There is another possible improvement that may be easier to implement (but I do not know if it will help much). Right now, we always wait until the TE interrupt to start the screen DMA upload but in many cases, we could start earlier (because the scanline is already far down enough so that it will not be catched up by upload or because we upload only just a small region...). Knowing the period between two TE interrupts, we can compute the current position of the scanline at any moment so we can decide if upload may start right away or if we must wait for the TE interrupt (or even better, we can compute the first time when upload can start and then set a one-shot timer interrupt to trigger the DMA upload)... I do not have much time right now but I may try to test this later (probably in a few days).

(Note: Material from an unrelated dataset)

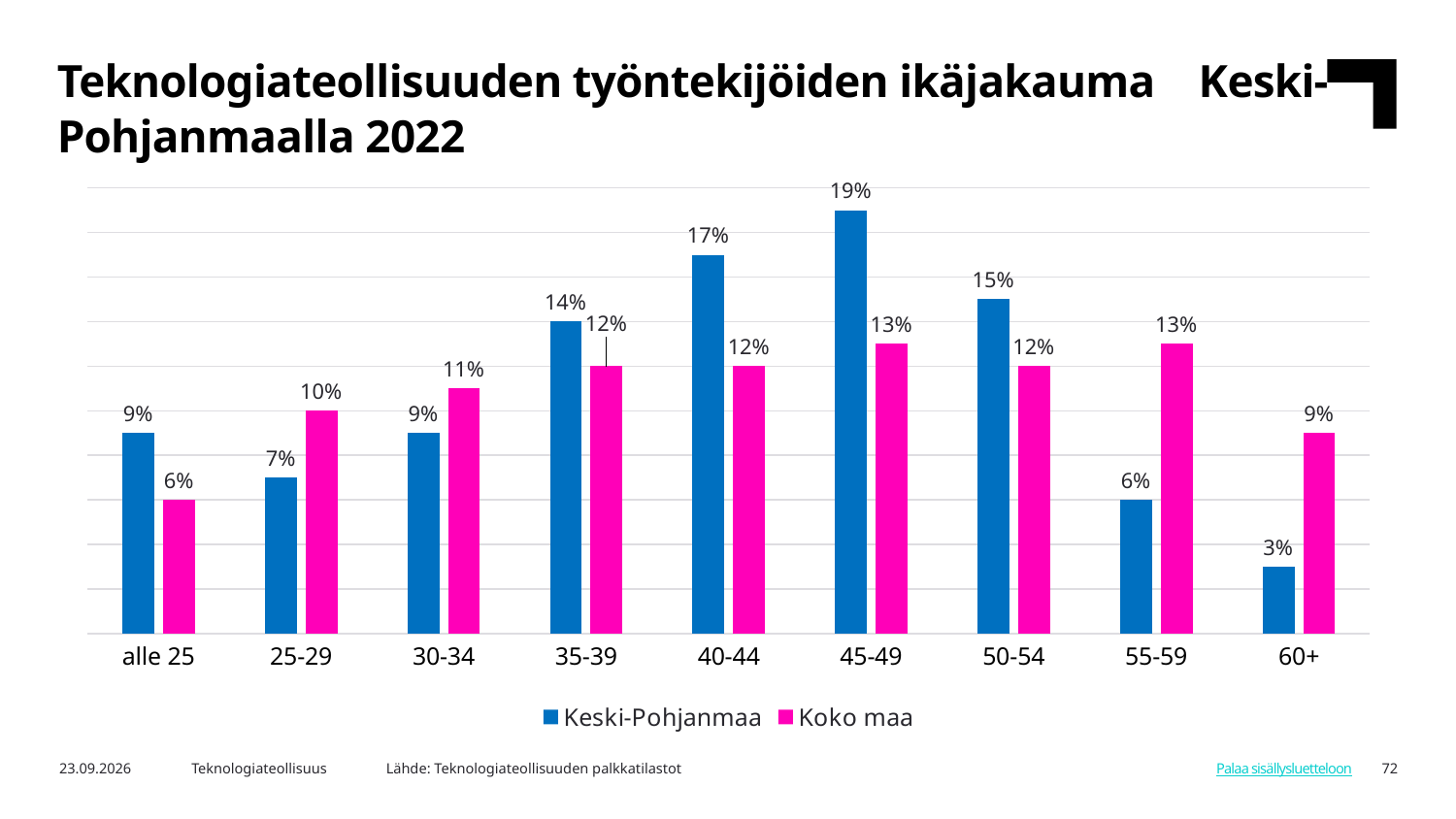
Which colour represents the Koko maa series? pink Which is larger for the 55-59 age group, Keski-Pohjanmaa or Koko maa? Koko maa What is the Keski-Pohjanmaa value for the 60+ age group? 3% Which age group has the lowest Koko maa value? alle 25 Which age group has the highest Keski-Pohjanmaa value? 45-49 What is the Keski-Pohjanmaa value for the 45-49 age group? 19% Do the Keski-Pohjanmaa values rise or fall from the 45-49 age group to the 60+ age group? fall What is the difference between the Keski-Pohjanmaa and Koko maa values for the 40-44 age group? 5% What kind of chart is shown on the slide? bar chart How many series does the legend list? 2 How many age groups are shown on the x axis? 9 What is the Koko maa value for the 30-34 age group? 11%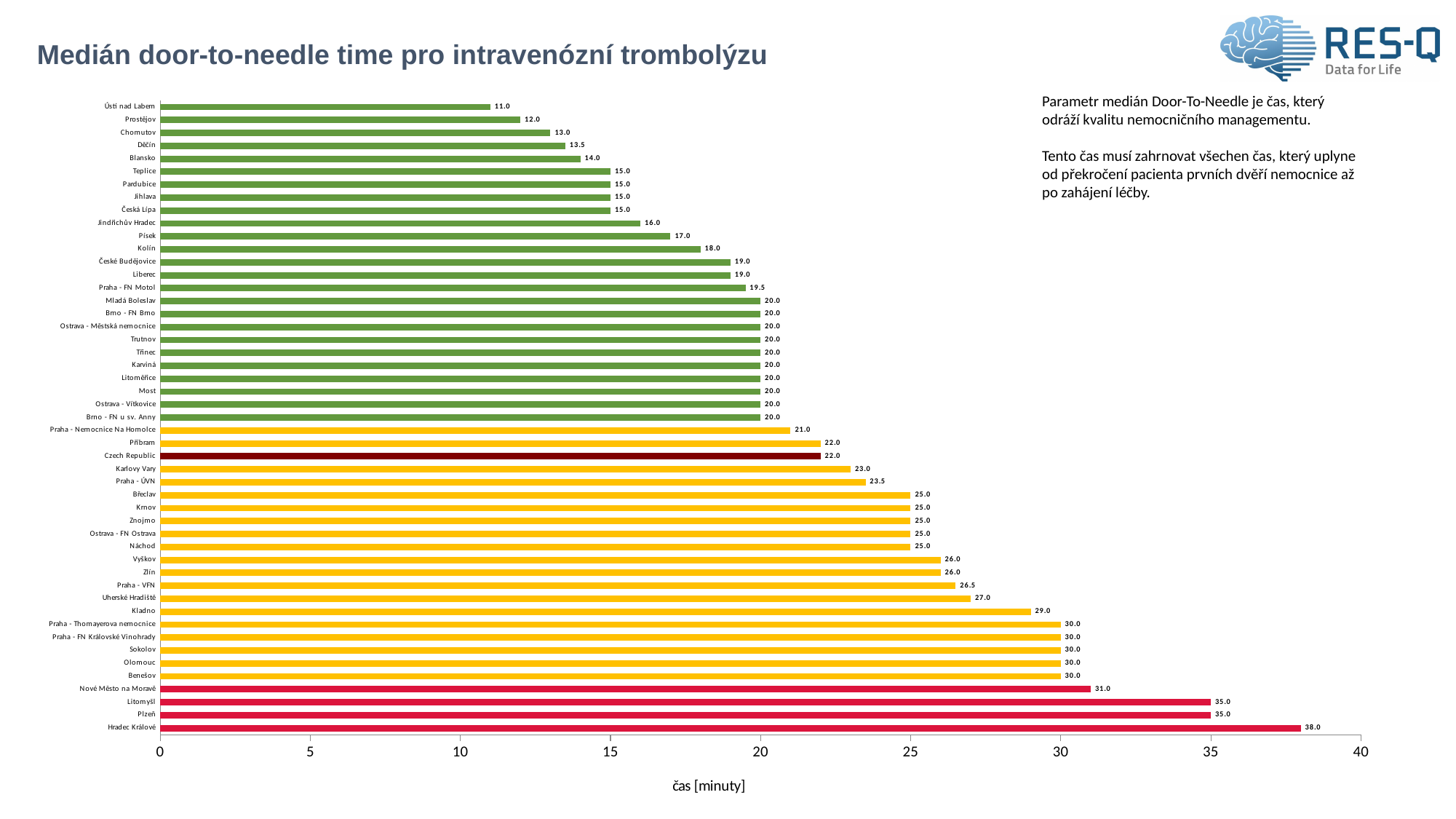
Which hospital has the highest median door-to-needle time? Hradec Králové Which hospital has the lowest median door-to-needle time? Ústí nad Labem What is the value shown for Praha - FN Motol? 19.5 What is the median door-to-needle time for Hradec Králové? 38.0 What kind of chart is shown on the slide? bar chart What is the value shown for Czech Republic? 22.0 Which has a larger value, Plzeň or Nové Město na Moravě? Plzeň What is the difference between the values for Hradec Králové and Ústí nad Labem? 27.0 What is the difference between the values for Kladno and Czech Republic? 7.0 Which has a larger value, Písek or Kolín? Kolín Is the value for Benešov greater or less than 25? greater What is the label of the horizontal axis? čas [minuty]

david-res commented 1 year ago

Hi Arvind!

I think the lack of the 2nd buffer is the main cause of this issue, and agree that the PXP will take just as much time to rotate if not more, but it still frees up the CPU which could be crucial for the rest of the application to run.

No rush on testing further, at your own pace :) I appreciate the time invested in this thus far!

cstrahan commented 1 year ago

It is really a shame the Teensy does not have an (easily accessible) hardware debugger available. Here, it would prove really useful !

FWIW, if you have a steady hand and some patience, you can add a header to breakout the JTAG signals:

teensy_mod

I can successfully flash and debug my Teensy 4.1 and Teensy MicroMod this way :)

I followed the info over at https://forum.pjrc.com/threads/69748-Simple-WORKING-JTAG-UART-for-Teensy-4-1

My approach was to solder some long 32 AWG copper legs onto a 2x5 pin 0.05" pitch header (in the standard 10 pin SWD/JTAG pinout), super glue that to the top of the NXP (I dunno where my epoxy went, otherwise I'd have smothered the thing in epoxy by now), and then trim and solder the legs to either traces or (when available) vias that I had exposed by scraping off the solder mask. I can then connect that directly to my CMSIS-DAP debugger and debug over JTAG.

Kinda off topic, I know, but I figured I'd share, in case that provides any inspiration (I'm lurking because I'm thinking about using this library, or more accurately, porting it to Rust). :smile:

david-res commented 1 year ago

@cstrahan that looks pretty cool! I actually have a custom PCB here with more pins exposed, and all the MM parts, but I don't know why I didnt expose the JTAG pins! Would love to see this driver come in use for someone :)

david-res commented 1 year ago

@vindar I was able to get the PXP rotation working eventually, but the only major issue/ performance impact is setting LVGL to do full screen fresh reach time. It can rotate a 480320 image in a very shot time, around 15ms including FLEXIO/DMA transfers. I can cut down another 1ms by using two small rotation buffers instead of one (32096*2).